The songs here are concerned with substance abuse, the pitfalls of celebrity, and sexual appetites — nothing novel on its surface. Faiyaz brings depth to each topic through those aforementioned tonal complications. Take, for instance, the Alicia Keys-assisted “Ghetto Gatsby,” where the word “sprinter” — as in, “I got models in the sprinter” — is repeated, treated with something like reverence. When he sings, on that song’s chorus, about being dealt a bad hand in life, he could plausibly be fooling himself or knowingly holding an exasperated woman at bay. Or see “Addictions,” where the first verse (“I wanna have more threesomes but you’re so territorial”) is almost bright and bouncy enough to undercut that song’s title. And though he delivers the words with supreme poise, the chorus on “Role Model” suggests a man struggling to convince himself with his own stonewalling:
“I'll be your role model / Don't leave the house tomorrow / I gotta meet with Audemars /Tell me what you want /You say you had enough 'cause my time ain't enough /Girl, it's never enough for you / But you can wait until after tomorrow”
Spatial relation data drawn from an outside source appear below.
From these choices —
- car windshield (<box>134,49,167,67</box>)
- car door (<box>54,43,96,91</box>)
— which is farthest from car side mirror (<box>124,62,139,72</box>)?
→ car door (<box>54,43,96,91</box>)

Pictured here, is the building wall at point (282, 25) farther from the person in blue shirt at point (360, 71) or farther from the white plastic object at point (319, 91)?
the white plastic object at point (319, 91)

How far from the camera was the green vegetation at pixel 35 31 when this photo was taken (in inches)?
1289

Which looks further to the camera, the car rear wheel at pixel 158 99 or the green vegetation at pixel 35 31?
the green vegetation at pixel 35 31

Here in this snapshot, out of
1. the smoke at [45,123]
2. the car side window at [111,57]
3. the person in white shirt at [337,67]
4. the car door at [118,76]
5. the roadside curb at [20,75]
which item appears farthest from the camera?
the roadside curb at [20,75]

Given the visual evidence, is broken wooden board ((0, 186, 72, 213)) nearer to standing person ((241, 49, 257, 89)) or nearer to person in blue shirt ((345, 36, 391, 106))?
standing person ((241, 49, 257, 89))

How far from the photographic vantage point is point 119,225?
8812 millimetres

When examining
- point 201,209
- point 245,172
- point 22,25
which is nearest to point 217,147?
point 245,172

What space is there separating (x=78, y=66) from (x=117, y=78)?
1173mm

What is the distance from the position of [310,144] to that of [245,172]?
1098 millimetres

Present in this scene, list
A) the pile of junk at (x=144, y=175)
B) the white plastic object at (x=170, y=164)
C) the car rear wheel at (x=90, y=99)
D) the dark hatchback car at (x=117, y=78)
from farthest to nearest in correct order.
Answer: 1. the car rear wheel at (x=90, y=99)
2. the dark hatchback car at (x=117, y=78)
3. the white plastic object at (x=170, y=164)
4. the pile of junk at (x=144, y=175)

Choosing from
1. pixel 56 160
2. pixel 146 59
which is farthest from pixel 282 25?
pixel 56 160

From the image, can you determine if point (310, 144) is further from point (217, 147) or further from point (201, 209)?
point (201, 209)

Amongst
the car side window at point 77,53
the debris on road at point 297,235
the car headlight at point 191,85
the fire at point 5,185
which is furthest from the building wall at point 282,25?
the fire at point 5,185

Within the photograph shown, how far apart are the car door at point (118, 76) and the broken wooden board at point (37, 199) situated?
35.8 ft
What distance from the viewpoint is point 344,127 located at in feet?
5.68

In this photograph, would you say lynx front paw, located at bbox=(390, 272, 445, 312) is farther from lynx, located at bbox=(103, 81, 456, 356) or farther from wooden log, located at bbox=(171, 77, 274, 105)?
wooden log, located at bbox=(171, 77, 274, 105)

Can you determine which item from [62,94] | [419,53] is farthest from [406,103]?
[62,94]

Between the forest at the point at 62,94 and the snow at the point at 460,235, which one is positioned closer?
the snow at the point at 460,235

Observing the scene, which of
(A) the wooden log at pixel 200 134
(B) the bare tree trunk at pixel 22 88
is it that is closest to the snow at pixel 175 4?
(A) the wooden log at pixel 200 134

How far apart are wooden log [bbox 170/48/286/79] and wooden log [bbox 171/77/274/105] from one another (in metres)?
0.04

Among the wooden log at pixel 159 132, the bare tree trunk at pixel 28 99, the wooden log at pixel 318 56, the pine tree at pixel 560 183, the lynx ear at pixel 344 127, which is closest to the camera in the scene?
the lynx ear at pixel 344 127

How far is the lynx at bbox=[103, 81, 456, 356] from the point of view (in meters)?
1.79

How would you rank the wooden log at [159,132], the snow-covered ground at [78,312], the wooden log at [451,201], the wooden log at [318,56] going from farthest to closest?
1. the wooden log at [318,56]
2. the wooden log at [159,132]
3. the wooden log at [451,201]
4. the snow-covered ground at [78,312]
WASTELAND is filled with musical decisions that, rather than providing immediate shock, grow more obviously daring as they play out. The second half of “Price of Fame” is one long comedown, like the one he fears on “FYTB”; the opener “Loose Change” welcomes those violins to come reset the mood every time drums come too close to providing a real climax. And it’s fitting that “Rolling Stone,” a song that pleads for equilibrium only to find the wrong kind (“I’m rich as fuck and I ain’t nothing at the same time”), sounds like someone trying to steady himself as he wanders home, drunk beyond belief.
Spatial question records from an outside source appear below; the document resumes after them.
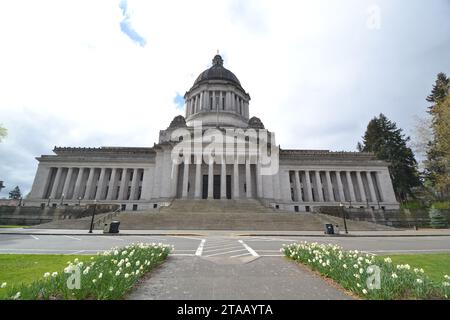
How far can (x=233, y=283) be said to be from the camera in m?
5.57

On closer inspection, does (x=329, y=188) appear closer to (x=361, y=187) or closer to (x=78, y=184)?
(x=361, y=187)

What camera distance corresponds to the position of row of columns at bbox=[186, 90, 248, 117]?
193 ft

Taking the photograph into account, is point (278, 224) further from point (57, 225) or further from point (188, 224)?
point (57, 225)

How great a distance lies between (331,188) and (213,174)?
27.1 metres

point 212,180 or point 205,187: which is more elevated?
point 212,180

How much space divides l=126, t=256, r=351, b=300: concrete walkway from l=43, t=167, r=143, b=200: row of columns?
150 ft

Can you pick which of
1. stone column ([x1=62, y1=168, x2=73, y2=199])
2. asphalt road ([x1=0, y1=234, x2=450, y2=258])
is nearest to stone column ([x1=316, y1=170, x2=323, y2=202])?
asphalt road ([x1=0, y1=234, x2=450, y2=258])

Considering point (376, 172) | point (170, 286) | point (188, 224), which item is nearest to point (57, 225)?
point (188, 224)

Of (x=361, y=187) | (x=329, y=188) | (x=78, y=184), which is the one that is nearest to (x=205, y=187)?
(x=78, y=184)

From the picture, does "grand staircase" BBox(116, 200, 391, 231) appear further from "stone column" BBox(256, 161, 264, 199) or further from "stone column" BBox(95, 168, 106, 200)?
"stone column" BBox(95, 168, 106, 200)

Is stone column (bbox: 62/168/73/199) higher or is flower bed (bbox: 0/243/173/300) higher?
stone column (bbox: 62/168/73/199)

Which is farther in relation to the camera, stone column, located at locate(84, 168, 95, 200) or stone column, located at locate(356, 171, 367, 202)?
stone column, located at locate(356, 171, 367, 202)

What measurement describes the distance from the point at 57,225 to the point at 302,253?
29582mm
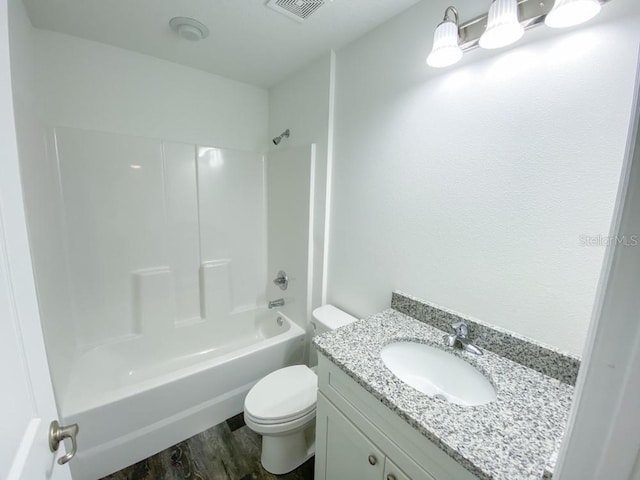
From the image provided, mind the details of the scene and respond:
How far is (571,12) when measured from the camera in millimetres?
743

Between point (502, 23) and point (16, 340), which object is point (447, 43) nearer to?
point (502, 23)

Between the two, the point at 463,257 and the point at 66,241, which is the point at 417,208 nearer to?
the point at 463,257

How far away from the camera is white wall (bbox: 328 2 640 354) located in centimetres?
80

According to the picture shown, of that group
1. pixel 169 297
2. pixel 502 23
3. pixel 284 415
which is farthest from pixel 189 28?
pixel 284 415

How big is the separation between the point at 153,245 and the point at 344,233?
143 centimetres

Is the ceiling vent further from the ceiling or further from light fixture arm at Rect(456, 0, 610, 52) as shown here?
light fixture arm at Rect(456, 0, 610, 52)

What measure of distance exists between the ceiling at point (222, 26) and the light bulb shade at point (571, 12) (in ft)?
2.15

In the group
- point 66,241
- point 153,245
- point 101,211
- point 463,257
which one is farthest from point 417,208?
point 66,241

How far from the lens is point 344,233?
5.53 ft

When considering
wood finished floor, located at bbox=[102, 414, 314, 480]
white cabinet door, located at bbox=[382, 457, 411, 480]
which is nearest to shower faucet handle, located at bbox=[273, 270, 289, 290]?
wood finished floor, located at bbox=[102, 414, 314, 480]

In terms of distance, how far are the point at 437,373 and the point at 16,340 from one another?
4.22ft

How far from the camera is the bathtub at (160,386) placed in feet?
4.33

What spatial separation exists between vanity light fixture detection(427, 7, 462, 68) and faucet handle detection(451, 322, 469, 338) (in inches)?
41.5

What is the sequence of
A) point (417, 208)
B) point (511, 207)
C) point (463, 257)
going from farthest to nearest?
point (417, 208), point (463, 257), point (511, 207)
Threaded through the album are skits that dramatize arguments between Faiyaz and a woman — we’re to gather his ex — who’s pregnant with his child. As Faiyaz (or: his character from the songs proper) extends a trip to sleep with other people and dodge this expectant woman’s calls, she grows despondent and eventually threatens to jump from the Pacific Coast Highway to her death. It’s melodramatic (and poorly acted) in such a ghastly way as to take the listener out of the experience entirely. Worse: it makes caricaturish the dread that already runs through WASTELAND, laid there by hints and implication. This is ultimately forgivable, especially because the only song to appear after that suicide, the glistening “Angel,” fails — maybe intentionally, maybe not — to provide any meaningful catharsis. Because no matter who is watching over Faiyaz, he’s left down here with the rest of us, a thousand ids shouting over one another.